### Problem to solve
In the excerpt on Radcliffe's castles, what do the labyrinths of Mazzini's castle in A Sicilian Romance conceal?

### Excerpt

● ● ● ●

We might begin by noting how her early castles bear more than an uncanny resemblance to Bentham’s dark “Castle of Law.” Her tales of wives and daughters trapped in the labyrinthine passages of castles governed by tyrants brandishing the worst of paternal and patriarchal authority would appear to conflate the burgeoning acknowledgement of the unequal relations between the sexes and classes: [18] the castles serve as a handy symbol of an obsolete and arbitrary body of laws abused by aristocratic men to deprive social inferiors, especially women, of their rights and properties. The fact that these castles present more danger within than without helps explain why Julia, Adeline, and Emily eventually escape from their respective castles and abbeys in spite of the perils that lurk outside. In The Castles of Athlin and Dunbayne (1789), Malcolm’s castle recalls Bentham’s dreaded vision of legal labyrinths and fictions while divulging “a record of the ancient consequence of its possessors” (13) conspicuous in its “pomp of feudal greatness.” Here, the “secret windings”(54) “subterraneous avenues”(57) and “various intricacies of the pile”(56) not only serve to trap Alleyn, but also his sister-in-law and her daughter, as he plans to sequester their various properties: the labyrinthine passages of the castle would appear to embody that which the latter perceives as his “sophistical assertion of right” and “artifice.” Like Bentham, Radcliffe, imbues her castle with dark inflections: the apartments are “wide and forlorn” and the gallery “vast and gloomy”(51-2). Much the same may be applied to Mazzini’s castle in A Sicilian Romance, written a year later. Again, as if encapsulating Bentham’s deplored “tautology, technicality, circuitry, and irregularity,” the labyrinths literally conceal the existence of his first wife whom he reported as dead decades ago in order to marry Maria de Vellorno. It is a pattern that continues through Montoni’s castle of Udolpho, filled with mysteriously rambling passages as well as forlorn towers—including one that is deployed as a prison for his wife from whom he endeavors to usurp property.

● ● ● ●

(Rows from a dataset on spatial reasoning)
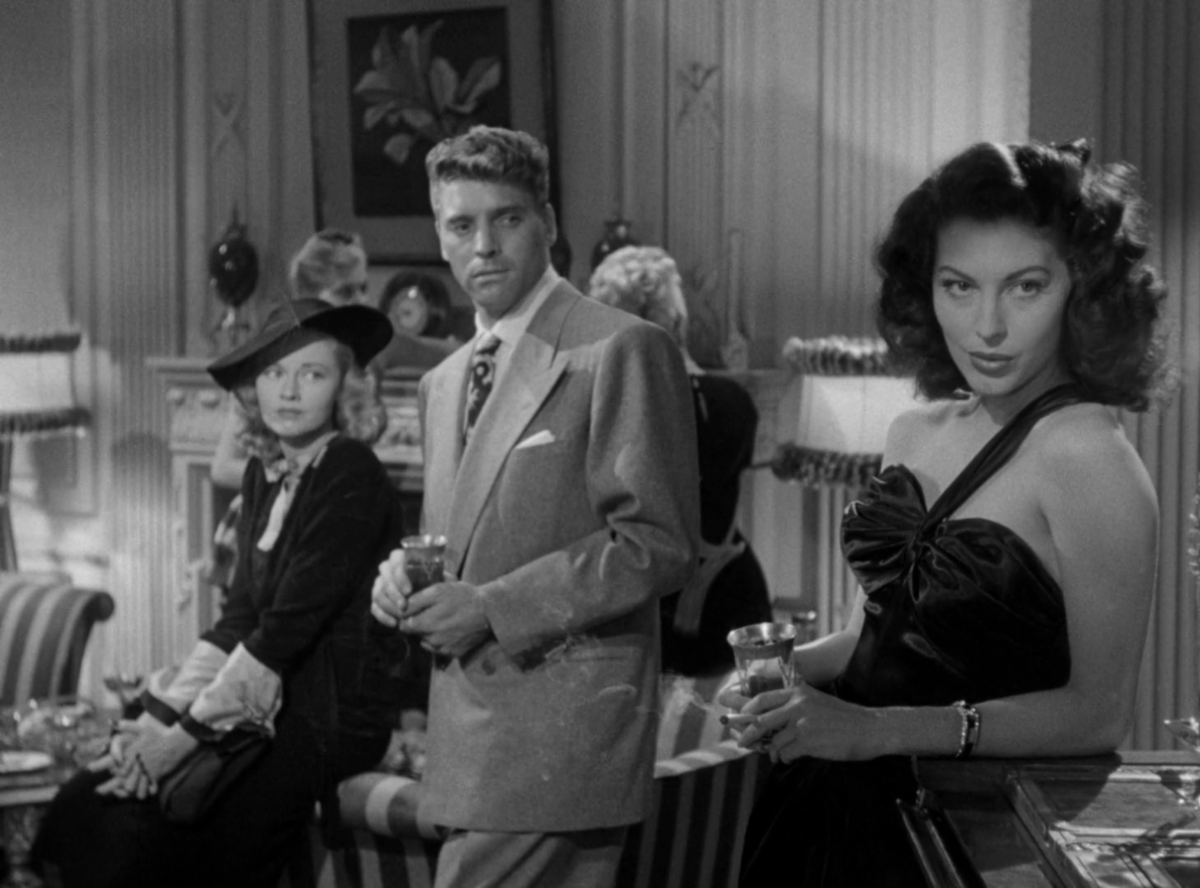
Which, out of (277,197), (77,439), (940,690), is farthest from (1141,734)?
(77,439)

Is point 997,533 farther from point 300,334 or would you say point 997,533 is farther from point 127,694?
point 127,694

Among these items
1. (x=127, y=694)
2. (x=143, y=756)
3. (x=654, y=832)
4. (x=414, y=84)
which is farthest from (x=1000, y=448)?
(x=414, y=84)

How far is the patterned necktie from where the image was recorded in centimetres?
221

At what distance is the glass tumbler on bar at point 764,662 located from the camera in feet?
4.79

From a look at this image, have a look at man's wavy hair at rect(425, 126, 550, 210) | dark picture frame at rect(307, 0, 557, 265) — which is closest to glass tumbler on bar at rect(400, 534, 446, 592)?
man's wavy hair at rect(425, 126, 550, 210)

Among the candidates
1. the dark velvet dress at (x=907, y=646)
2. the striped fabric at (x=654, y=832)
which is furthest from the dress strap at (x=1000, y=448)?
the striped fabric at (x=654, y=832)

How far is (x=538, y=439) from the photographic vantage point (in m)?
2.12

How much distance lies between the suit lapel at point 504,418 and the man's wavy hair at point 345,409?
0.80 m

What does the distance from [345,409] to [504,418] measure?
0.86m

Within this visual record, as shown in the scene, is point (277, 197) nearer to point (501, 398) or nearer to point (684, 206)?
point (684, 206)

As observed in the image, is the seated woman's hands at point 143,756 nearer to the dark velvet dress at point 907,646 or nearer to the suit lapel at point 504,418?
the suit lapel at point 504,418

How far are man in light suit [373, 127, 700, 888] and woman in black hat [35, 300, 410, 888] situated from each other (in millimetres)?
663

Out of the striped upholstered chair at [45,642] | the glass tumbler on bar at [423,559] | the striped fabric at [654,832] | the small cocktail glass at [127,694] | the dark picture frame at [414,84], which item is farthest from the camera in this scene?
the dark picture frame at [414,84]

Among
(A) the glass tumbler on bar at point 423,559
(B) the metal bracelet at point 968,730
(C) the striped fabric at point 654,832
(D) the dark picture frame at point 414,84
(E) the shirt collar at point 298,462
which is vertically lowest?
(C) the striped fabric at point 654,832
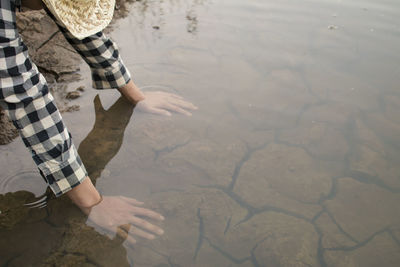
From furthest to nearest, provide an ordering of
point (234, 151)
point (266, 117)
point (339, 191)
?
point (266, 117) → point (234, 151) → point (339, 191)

● ● ● ●

### Result of the task
They conceal the existence of his first wife, whom he had reported as dead decades earlier so he could marry Maria de Vellorno.